2011年06月03日
決算情報 Media-IR 日本インタビュ新聞社

星光PMCは前11年3月期連結業績は増収ながら減益


■減益となった要因は、原料価格の高騰、人件費の増加、燃料費の上昇

星光PMC 製紙用薬品の星光星光PMC<4963>(東2)は、5月26日に本社で前11年3月期連結業績の決算説明会を開催した。
 前期業績は、売上高22,851百万円(前年比3.1%増)、営業利益1,641百万円(同8.0%減)、経常利益1,676百万円(同8.3%減)、純利益1,079百万円(同9.3%減)と増収ながら減益となった。
 増収ながら減益となった要因は、原料価格の高騰による影響が417百万円、人件費の増加による影響が166百万円、重油価格上昇による燃料費アップの影響が38百万円と経費が嵩んだことによる。
 事業別の売上高、営業利益を見ると、製紙用薬品事業の売上高16,669百万円(同2.2%増)、地域別の内訳は、国内15,257(同2.3%増)、中国1,466百万円(同4.3%増)、営業利益1,400(同15.2%減)、その内訳は、国内1,467百万円(同11.8%減)、中国△59百万円(前年△9百万円)、樹脂事業の売上高は6,182百万円(同5.7%増)、営業利益は240百万円(同82.3%増)であった。
 製紙用薬品事業が増収ながら減益となった主な理由は中国のガムロジン等原料価格高騰の影響による。

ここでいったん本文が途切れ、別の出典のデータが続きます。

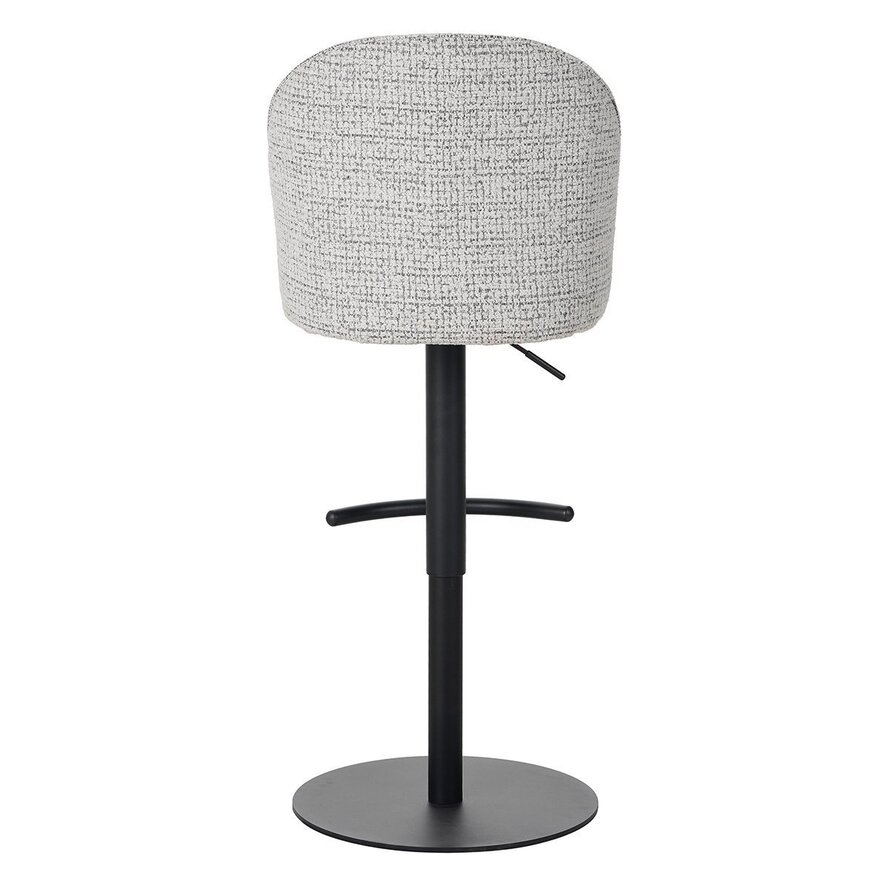 Barkruk Odin off white/zwart polyester 63-83 cm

■現在最も求められているのは、マシーンの操業度アップ

 日本の製紙業界は、インターネットの発達により、新聞業界の発行部数の減少に代表されるように、紙の使用量は頭打ちの状態である。しかし、大震災により、石巻に工場を持っている日本製紙、八戸の三菱製紙の生産に支障が出ている。
 製紙会社では、原料のパルプ、古紙から製紙にするまでの生産工程において、それぞれの工程毎に各種マシーンを使用しているが、マシーンを並べると500m〜800mに及ぶ、そのマシーン毎に専用の製紙用薬品が使用されている。しかも製紙会社毎にマシーンの並び、薬品の種類も異なっていて、重要な秘密事項となっている。そのため、製紙会社では、部外者の工場見学を断ることも多く、いわば職人の世界とも言われている。
 その様な状況の中で、価格競争もあり、装置産業の見本とも言われる製紙業界で現在最も求められているのは、マシーンの操業度アップ。つまり、製紙マシーンを止めることなく、長時間稼働させることである。

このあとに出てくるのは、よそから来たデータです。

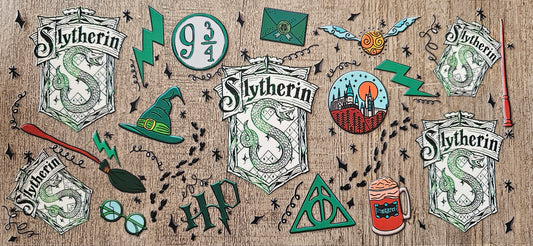 HP Green 16oz Wrap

■新規薬品システムを大手数社が導入、その他の大手製紙が導入を検討

 そこで注目を浴びているのが、同社が開発している新規薬品システム。同社では、数年前から製紙会社への販売を開始している。これまでの製紙用薬品は酸性であったが、酸性であると、古紙に付着したガムテープの粘々により紙切れ、機械の汚れ等が発生し、その度にマシーンを止めることになる。更にいったん止めたら、全部のマシーンを再稼働するのに時間がかかり、操業度の低下を招く。
 ところが、同社が開発した薬品は弱アルカリで、ガムテープの粘着性を弱め、機械への付着を低下させ、操業度がアップするという成果を出している。既に「大手数社で導入しています。また、その他の大手製紙が導入を検討しています」(代表取締役社長 乗越厚生氏)と新規薬品システムの導入が進んでいる。

■製紙用薬品への研究開発投資額は業界のトップクラス

 "技術力でアジアナンバーワンの製紙用薬品会社を目指す"とスローガンを掲げているように、同社の製紙用薬品への研究開発投資額は業界のトップクラス。また、同社が開発した商品は、製紙業界だけでなく、エレクトロニクス分野でも使用されている。更に、NEDO(独立行政法人エネルギー・産業技術総合開発機構)の助成を受けた鋼鉄の5分の1の軽さで鋼鉄並みの強度を持つセルロースナノファイバーの開発プロジェクトにも参加している。この様な背景には同社の研究開発に対する積極的な姿勢がある。
 今12年3月期連結業績予想は、売上高25,090百万円(前期比9.8%増)、営業利益1,460百万円(同11.0%減)、経常利益1,520百万円(同9.4%減)、純利益1,000百万円(同7.4%減)と増収ながら減益を見込んでいる。
 減益要因は、石油化学品、ロジンをはじめとする原材料価格の高騰に加え、製紙薬品事業における一部販売先の被災による売り上げの減少を見込んでいるため。